However, this section of the code does not include an explicit exemption for residential buildings. If the inspector is not happy, my fire insurance is void. 

The existing warm air ducting is explicitly exempt (re fire dampers) under a clause that it is directly connected to a residential furnace with a 165F max safety cut off. Again, this duct system already connects the family room through he warm air ducts to main floor registers without fire dampers and meets code! Fire could follow that duct work or just go up the open stairwell!

My inspector will approve fans and ducts that penetrate the floor only with fire dampers. He rules!

I did cover the safety issues and  keeping my home insurance valid. so back to the QUESTION!

Where can I find in line variable speed fans to move significant air through small diameter (4") horizontal ducts. Not just "booster fans", these will be the sole "air handler" fan for these ducts. High velocity/pressure is required to keep duct size small.

gerry


----------



## paul52446m (May 9, 2011)

Grainger Industrial Supply      Paul


----------



## gerry_g (May 10, 2011)

paul52446m said:


> Grainger Industrial Supply      Paul



I know and have an account at Granger, although their prices are high compared to the supply house I deal with most often.
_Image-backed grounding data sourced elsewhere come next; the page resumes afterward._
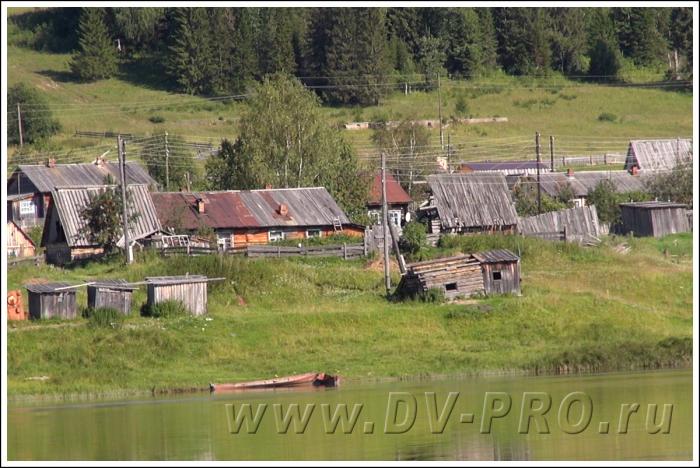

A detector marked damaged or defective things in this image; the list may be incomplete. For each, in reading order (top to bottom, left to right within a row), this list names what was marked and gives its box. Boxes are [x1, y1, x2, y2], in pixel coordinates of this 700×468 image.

rusty metal roof [17, 162, 157, 193]
rusty metal roof [51, 185, 163, 249]
rusty metal roof [151, 186, 352, 230]
rusty metal roof [426, 174, 520, 229]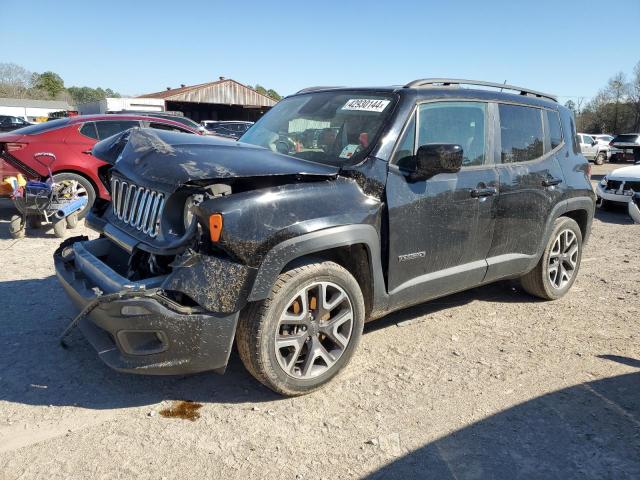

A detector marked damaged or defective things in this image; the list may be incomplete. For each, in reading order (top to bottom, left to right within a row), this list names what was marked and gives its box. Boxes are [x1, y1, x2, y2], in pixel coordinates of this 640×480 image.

crumpled hood [93, 128, 340, 190]
damaged front bumper [54, 236, 255, 376]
Perhaps I should have phrased the question more explicitly. What specific fans are suitable as primary air movers, not boosters or small diameter multiple bathroom exhaust (not 100% duty cycle). The latter are usually have plastic shells and thus a no go per my inspector. That is another interesting inspection interpretation.

Specs desired:

Metal shell 

Not larger than 4" diameter

Can be connected with a remote a variable speed control.

Capable of 300+ cfm when used as sole air mover in 30' straight run with a flare out to 6' or 8" elbow and floor register

gerry


----------